Notifications You must be signed in to change notification settings

Thor011/database-expectations-python

Repository files navigation

Database Expectations - Python

A production-ready Great Expectations toolkit for automated database testing and data quality validation. Perfect for developers who want to ensure data integrity before and after database operations.

🎯 What This Does

Validates your database data automatically using Great Expectations:

  • ✅ Check for NULL values in critical columns
  • ✅ Validate data types and formats
  • ✅ Ensure values are within expected ranges
  • ✅ Verify foreign key relationships
  • ✅ Monitor data quality over time
  • ✅ Run validations in CI/CD pipelines

🚀 Quick Start

Installation

# Clone the repository
git clone https://github.com/Thor011/database-expectations-python.git
cd database-expectations-python

# Install dependencies
pip install -r requirements.txt

No need to initialize Great Expectations separately - the library handles it automatically!

Basic Usage

from db_expectations import DatabaseValidator
from db_expectations.suites import ExpectationSuites

# Connect to your database
validator = DatabaseValidator(
    connection_string="postgresql://user:password@localhost:5432/mydb"
)

# Use pre-built expectation suites
expectations = ExpectationSuites.null_checks(["user_id", "email", "created_at"])
expectations += ExpectationSuites.unique_checks(["user_id", "email"])

# Run validation
results = validator.validate_table(
    table_name="users",
    expectations=expectations
)

print(f"Validation passed: {results['success']}")

📁 Project Structure

database-expectations-python/
├── src/
│   ├── db_expectations/
│   │   ├── __init__.py
│   │   ├── validator.py         # Core database validator
│   │   ├── decorators.py        # Validation decorators
│   │   └── suites/
│   │       └── __init__.py      # Pre-built ExpectationSuites
├── examples/
│   ├── basic_sqlite_example.py
│   ├── postgresql_decorators_example.py
│   ├── etl_pipeline_example.py
│   ├── chinook_database_example.py      # Music store database
│   ├── northwind_database_example.py    # Business operations
│   ├── world_database_example.py        # Geographic data
│   ├── banking_database_example.py      # Financial transactions
│   └── etl_validation_example.py        # ETL with decorators
├── tests/
│   ├── test_validator.py
│   └── test_decorators.py
├── docs/
│   ├── API_REFERENCE.md
│   └── QUICK_START.md
├── requirements.txt
├── setup.py
└── README.md

🔧 Features

Pre-built Expectation Suites

from db_expectations.suites import ExpectationSuites

# Null checks for critical columns
null_checks = ExpectationSuites.null_checks(["user_id", "email", "name"])

# Type validation
type_checks = ExpectationSuites.type_checks({
    "user_id": "INTEGER",
    "email": "VARCHAR",
    "age": "INTEGER"
})

# Range validation
range_checks = ExpectationSuites.range_checks({
    "age": {"min_value": 0, "max_value": 120},
    "price": {"min_value": 0, "max_value": 999999}
})

# Unique constraints
unique_checks = ExpectationSuites.unique_checks(["user_id", "email"])

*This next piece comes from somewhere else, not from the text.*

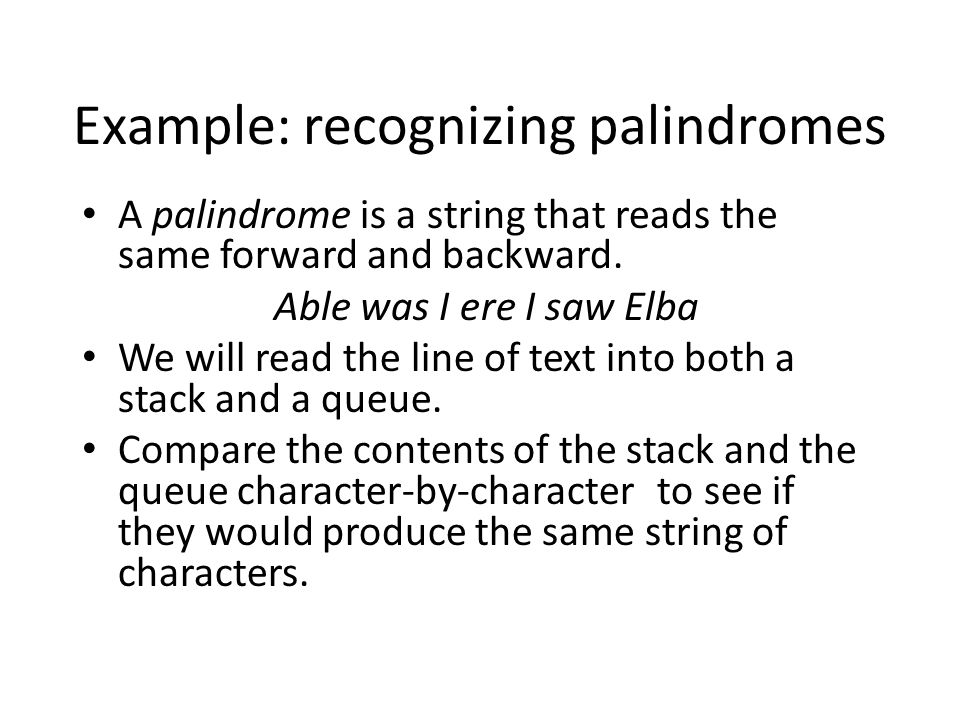 Example: recognizing palindromes A palindrome is a string that reads the same forward and backward.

# Format validation (regex)
format_checks = ExpectationSuites.format_checks({
    "email": r"^[\w\.-]+@[\w\.-]+\.\w+$",
    "phone": r"^\d{3}-\d{3}-\d{4}$"
})

# Set membership
set_checks = ExpectationSuites.set_membership_checks({
    "status": ["active", "inactive", "archived"],
    "role": ["admin", "user", "guest"]
})

# Combine multiple suites
all_checks = ExpectationSuites.combine([
    null_checks, 
    type_checks, 
    unique_checks
])

Validation Decorators

from db_expectations.decorators import validate_before, validate_after, validate_both

# Validate before function execution
@validate_before(
    table="users",
    expectations=ExpectationSuites.null_checks(["user_id", "email"])
)
def create_user(name, email):
    db.execute("INSERT INTO users (name, email) VALUES (?, ?)", (name, email))

# Validate after function execution
@validate_after(
    table="users",
    expectations=ExpectationSuites.unique_checks(["email"])
)
def update_user_email(user_id, new_email):
    db.execute("UPDATE users SET email = ? WHERE user_id = ?", (new_email, user_id))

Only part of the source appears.